With that question resolved, all five district courts of appeal began grappling with the question of whether a defense counsel's providing wrong advice about this collateral effect constitutes ineffective assistance of counsel. Three courts—the Second, Third, and Fifth—have held that defense counsel's providing erroneous advice about the potential for use of a conviction to enhance the sentence for a future crime does not constitute ineffective assistance of counsel or render a plea involuntary. See Stansel v. State, 825 So.2d 1007, 1009-10 (Fla. 2d DCA 2002) ("Even in cases where defense counsel mistakenly informs the defendant that his guilty plea cannot be used to enhance a subsequent sentence, we believe public policy demands that the defendant bear the consequences of his decision to commit future crimes."); Scott v. State, 813 So.2d 1025, 1026 (Fla. 3d DCA 2002) ("A defendant is not entitled to relief where he has been given affirmative misadvice regarding the possible sentence-enhancing consequences of a plea in the event that the defendant commits a new crime in the future."); McKowen v. State, 831 So.2d 794, 796 (Fla. 5th DCA 2002) (concluding "that a defendant is not entitled to receive postconviction relief based on a claim that he relied on the misadvice of counsel that his plea would have no adverse sentencing effect should he decide to commit future crimes"). The Fourth District Court of Appeal, however, has held that this affirmative misadvice claim is a valid ineffective assistance claim on which relief may be granted. See Smith v. State, 829 So.2d 940, 941 (Fla. 4th DCA 2002) (citing cases).
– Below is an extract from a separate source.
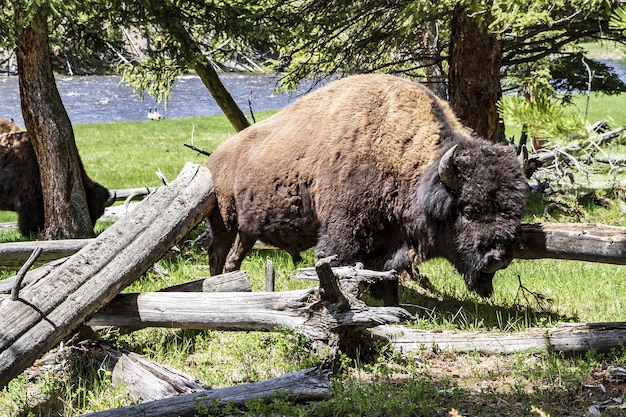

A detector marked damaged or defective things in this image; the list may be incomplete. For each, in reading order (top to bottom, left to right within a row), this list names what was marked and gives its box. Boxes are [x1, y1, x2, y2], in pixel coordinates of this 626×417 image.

Finally, the First District originally aligned itself with the Second, Third, and Fifth Districts. See Bates, 818 So.2d at 630-631. In Bates, the district court also certified the question presented here. On review, we quashed the decision on other grounds, finding that Bates's petition for writ of error coram nobis was untimely and therefore procedurally barred. 887 So.2d at 1215.

In the case under review, the First District again considered the issue, and now reached the opposite conclusion. See Dickey, 30 Fla. L. Weekly at D444. The court held "that allegations of affirmative misadvice by trial counsel on the sentence-enhancing consequences of a defendant's plea for future criminal behavior in an otherwise facially sufficient motion are cognizable as an ineffective assistance of counsel claim." Id. Thus, the First District agreed with the Fourth District, certified conflict with the other district courts, and also certified the question to this Court. Id. at D444, D446. We now answer the certified question.

III. STRICKLAND AND THE CERTIFIED QUESTION

In Strickland, the Supreme Court created a two-pronged test for determining whether defense counsel provided constitutionally deficient assistance to a defendant. 466 U.S. 687, 104 S.Ct. 2052. First, the defendant must establish specific acts or omissions of counsel that were "so serious that counsel was not functioning as the `counsel' guaranteed the defendant by the Sixth Amendment." Id.